SET TASK: List every line in the records below that contains the word "window".

DATA PROVIDED:
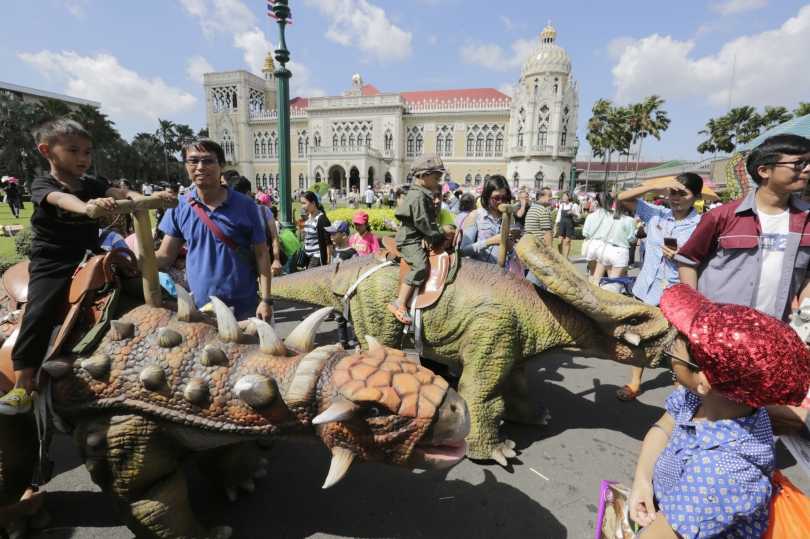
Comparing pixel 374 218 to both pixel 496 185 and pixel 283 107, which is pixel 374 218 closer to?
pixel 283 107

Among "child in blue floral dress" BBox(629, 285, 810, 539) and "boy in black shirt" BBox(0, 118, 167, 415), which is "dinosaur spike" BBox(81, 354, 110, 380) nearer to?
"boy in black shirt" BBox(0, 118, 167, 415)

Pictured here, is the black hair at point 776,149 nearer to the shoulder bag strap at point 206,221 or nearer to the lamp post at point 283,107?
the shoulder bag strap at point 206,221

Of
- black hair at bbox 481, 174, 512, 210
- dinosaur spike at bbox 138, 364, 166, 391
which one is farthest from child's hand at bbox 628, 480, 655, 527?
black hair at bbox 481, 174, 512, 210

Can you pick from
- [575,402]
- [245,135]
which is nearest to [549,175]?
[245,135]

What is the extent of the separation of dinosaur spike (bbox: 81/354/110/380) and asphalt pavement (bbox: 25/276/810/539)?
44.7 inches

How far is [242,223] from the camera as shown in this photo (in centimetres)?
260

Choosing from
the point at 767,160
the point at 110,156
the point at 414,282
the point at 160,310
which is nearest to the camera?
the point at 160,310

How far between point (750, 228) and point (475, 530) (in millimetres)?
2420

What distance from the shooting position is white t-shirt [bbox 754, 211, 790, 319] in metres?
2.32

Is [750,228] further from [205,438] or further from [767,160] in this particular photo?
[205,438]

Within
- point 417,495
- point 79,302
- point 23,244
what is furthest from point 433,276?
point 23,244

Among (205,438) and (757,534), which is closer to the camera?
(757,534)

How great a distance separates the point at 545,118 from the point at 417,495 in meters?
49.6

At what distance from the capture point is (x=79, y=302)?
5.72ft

* * *

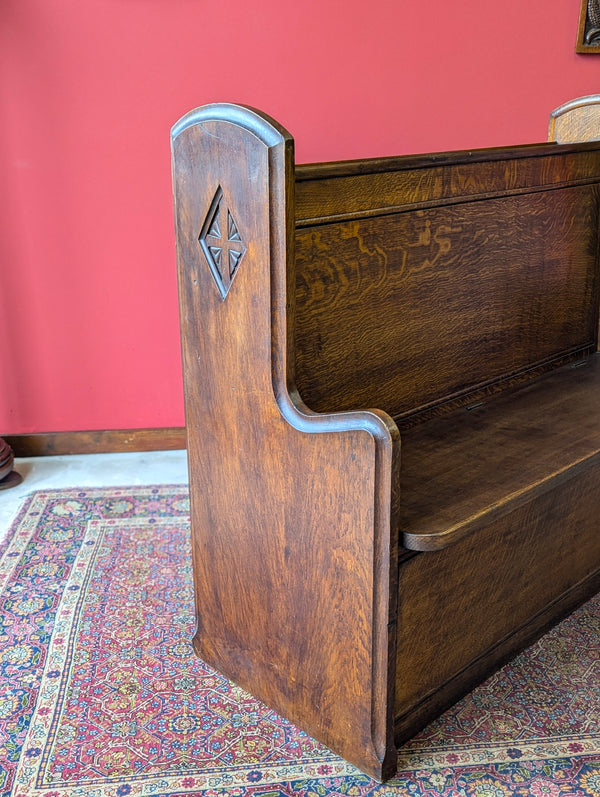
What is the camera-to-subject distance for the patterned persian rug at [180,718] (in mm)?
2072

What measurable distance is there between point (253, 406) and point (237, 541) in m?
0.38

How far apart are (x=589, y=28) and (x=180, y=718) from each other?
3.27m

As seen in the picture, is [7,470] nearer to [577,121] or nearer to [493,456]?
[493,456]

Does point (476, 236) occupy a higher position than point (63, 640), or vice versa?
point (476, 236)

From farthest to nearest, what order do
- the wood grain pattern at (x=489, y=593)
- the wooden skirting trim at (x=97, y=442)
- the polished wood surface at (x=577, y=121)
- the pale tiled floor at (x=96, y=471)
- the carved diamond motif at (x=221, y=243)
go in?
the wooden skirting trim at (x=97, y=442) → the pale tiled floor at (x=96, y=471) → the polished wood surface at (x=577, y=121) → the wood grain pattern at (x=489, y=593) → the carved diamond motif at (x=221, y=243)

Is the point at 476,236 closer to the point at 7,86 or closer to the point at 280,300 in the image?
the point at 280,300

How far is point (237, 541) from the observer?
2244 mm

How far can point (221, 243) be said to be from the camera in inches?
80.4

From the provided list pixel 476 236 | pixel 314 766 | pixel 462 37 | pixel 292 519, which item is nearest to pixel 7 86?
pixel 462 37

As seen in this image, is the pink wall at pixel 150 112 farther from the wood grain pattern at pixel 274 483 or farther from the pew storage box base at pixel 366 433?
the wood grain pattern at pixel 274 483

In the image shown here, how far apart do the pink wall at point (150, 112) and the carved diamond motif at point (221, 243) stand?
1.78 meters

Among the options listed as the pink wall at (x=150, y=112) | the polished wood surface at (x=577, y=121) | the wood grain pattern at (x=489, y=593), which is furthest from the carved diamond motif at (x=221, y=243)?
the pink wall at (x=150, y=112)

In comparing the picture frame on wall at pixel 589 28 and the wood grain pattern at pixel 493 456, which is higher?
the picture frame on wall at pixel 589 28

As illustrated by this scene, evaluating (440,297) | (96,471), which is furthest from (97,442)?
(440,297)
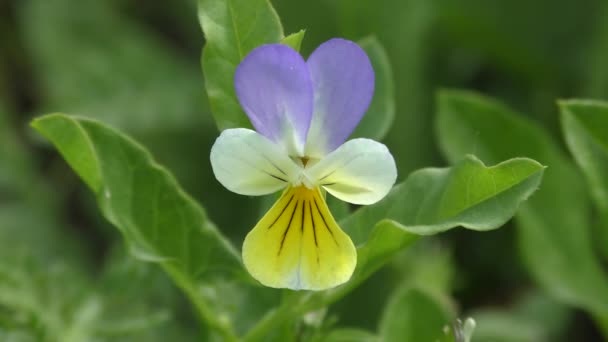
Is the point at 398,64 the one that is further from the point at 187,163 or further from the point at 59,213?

* * *

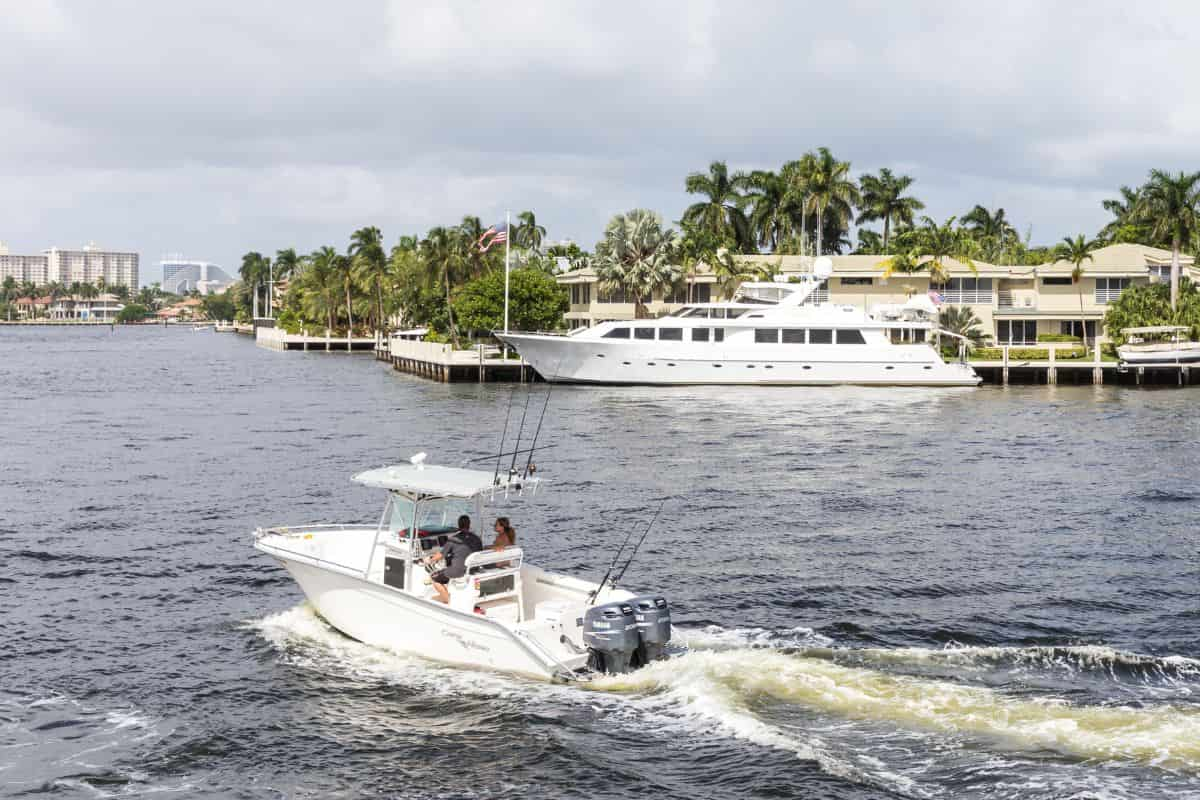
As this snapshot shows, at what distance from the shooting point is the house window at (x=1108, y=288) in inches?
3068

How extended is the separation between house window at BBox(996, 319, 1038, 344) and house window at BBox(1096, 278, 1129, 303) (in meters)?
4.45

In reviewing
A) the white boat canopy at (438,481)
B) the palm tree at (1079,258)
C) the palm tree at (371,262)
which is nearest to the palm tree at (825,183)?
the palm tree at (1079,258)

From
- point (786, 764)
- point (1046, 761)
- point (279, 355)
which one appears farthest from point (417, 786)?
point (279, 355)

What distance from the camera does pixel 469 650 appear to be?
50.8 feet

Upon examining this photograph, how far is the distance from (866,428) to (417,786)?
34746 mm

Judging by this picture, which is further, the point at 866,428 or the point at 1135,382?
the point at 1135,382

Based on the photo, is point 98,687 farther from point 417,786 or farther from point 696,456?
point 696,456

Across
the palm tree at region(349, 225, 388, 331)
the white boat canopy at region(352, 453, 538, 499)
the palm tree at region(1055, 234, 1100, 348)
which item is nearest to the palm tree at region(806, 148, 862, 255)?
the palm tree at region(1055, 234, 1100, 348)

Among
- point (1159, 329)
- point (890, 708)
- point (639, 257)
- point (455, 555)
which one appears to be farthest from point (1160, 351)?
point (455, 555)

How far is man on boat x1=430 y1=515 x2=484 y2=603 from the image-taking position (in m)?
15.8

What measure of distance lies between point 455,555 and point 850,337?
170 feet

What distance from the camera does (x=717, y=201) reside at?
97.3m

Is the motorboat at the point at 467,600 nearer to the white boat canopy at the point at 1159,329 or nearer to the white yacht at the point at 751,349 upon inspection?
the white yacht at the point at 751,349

SOLUTION FOR THIS PROBLEM:
As this snapshot shows, at what distance from the shooting point is the house window at (x=1108, y=288) in inches?
How extended is the separation between house window at BBox(996, 319, 1038, 344) and house window at BBox(1096, 278, 1129, 303) (in meters)?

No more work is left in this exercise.